The Anchorage man certainly didn’t think he’d go on to be crowned champ of the international competition that salutes those with the fanciest whiskers. But he was.
PHOTO: AP
“Kind of cool,” said Traver, 43, who normally competes in the full beard category but decided to do something different in the freestyle category for Saturday’s competition — very different. He and a stylist worked for more than an hour to get his long beard woven into the shape of a snowshoe.
The judges went for it.
“No American has ever placed in the freestyle, let alone won it,” Traver said on Sunday.
Traver defeated Gerhard Knapp and Hans-Peter Weis, both Germans, to clinch the top spot in the freestyle bout.
In the overall competition, Traver beat out Benjamin Juergens of Los Angeles, who won first in the imperial partial beard category (hair on the cheeks and upper lip), and Jack Passion of San Francisco, who was first in the natural full beard category.
“His beard is supremely impressive,” Traver said of Passion.
Nearly 300 competitors from more than a dozen countries competed Saturday. The competition, which began in Germany in 1990, is divided into 17 categories: eight styles of mustaches, four varieties of partial beard or goatee and five kinds of full beards.
The winners of the categories then compete for the top three spots in the overall.
The natural full beard category is the most competitive. There were 144 contestants, many of them dressed in costume to make a lasting impression on the panel of judges, which included well-known Alaskans such as Iditarod greats Jeff King, DeeDee Jonrowe and Martin Buser.
Quite a few other Alaskans did well at the competition. David Caswell of Kenai placed third in the Verdi category, a short and rounded beard no longer than 10cm below the bottom of the lower lip.
In the Garibaldi competition — a beard that is round and wide at the bottom and no longer than 20cm — Alaskans took the two top spots.
Douglas Renfro of Anchorage was first. Norman Pendergraft of Eagle River, Alaska, was second.
And in the natural full beard with styled moustache category, Bob Gengler of Eagle River came in second, behind Bernd Popiak of Germany.
“I was very surprised,” Gengler said of his second-place finish. “That is pretty exciting for me.”

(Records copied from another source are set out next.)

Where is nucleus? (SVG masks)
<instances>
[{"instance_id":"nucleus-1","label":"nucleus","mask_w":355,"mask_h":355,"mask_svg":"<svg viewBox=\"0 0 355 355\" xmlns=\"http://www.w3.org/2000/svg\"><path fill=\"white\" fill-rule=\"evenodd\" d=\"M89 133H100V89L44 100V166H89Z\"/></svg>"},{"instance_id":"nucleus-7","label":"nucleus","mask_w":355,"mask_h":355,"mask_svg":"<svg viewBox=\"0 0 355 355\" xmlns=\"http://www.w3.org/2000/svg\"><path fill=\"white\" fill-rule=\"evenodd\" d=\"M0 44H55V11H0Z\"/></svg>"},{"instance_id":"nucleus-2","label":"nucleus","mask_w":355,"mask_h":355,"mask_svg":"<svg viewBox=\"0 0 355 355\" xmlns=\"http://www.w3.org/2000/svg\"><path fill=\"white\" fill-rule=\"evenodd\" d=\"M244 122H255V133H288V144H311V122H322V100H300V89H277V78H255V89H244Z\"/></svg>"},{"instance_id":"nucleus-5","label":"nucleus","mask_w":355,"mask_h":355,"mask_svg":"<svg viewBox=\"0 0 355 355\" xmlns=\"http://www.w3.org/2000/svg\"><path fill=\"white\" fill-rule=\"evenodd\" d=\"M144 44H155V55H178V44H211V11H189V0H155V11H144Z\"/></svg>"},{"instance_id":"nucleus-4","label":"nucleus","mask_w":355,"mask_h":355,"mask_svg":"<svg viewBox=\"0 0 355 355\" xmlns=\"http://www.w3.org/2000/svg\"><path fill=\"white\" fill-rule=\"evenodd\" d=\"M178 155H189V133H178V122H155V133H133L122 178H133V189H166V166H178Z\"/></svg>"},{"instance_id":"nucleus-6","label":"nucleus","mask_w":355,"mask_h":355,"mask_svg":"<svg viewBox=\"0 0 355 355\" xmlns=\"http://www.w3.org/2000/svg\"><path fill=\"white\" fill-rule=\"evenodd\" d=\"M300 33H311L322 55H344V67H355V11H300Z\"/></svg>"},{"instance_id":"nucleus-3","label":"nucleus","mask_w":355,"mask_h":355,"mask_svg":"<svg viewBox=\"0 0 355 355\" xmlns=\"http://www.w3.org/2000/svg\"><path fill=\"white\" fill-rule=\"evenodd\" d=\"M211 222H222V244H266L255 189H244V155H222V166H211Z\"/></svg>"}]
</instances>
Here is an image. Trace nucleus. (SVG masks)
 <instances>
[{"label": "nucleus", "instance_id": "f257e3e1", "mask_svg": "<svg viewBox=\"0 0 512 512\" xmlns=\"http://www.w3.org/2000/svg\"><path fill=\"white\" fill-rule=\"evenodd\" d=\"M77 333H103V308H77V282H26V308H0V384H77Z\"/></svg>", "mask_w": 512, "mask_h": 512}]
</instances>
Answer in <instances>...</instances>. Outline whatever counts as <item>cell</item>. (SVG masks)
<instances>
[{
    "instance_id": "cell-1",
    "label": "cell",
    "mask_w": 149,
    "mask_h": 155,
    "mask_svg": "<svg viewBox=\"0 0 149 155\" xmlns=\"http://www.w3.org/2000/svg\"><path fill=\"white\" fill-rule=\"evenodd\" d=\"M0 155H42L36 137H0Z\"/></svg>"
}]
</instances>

Gengler said he’s not very good at styling his mustache and on Saturday it wouldn’t cooperate. He kept putting wax on it and trying to get the shape right.
“It kept falling out of the circles I was trying to make,” he said.

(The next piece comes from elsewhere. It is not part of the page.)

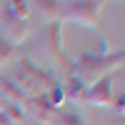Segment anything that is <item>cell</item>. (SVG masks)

The 44-year-old physical therapist, however, gave it his best shot. He dressed for the competition in a trapper-style look, complete with a buckskin leather shirt, a fur hat and fur boot covers. He hung antlers off his belt.
Alaskans appropriately swept the Alaskan whaler category, a new category this year in which the beard should look like a traditional seafarer’s beard. Jeremy Feltman of Kenai was first, Aaron Suring of Juneau was second and Shawn Campbell of Anchorage was third.
Nicholas Dighiera of Eagle River placed first in the Hungarian mustache category. John Plummer of Anchorage placed third in the freestyle partial beard category and George Haskins of Fairbanks took second in the English mustache category.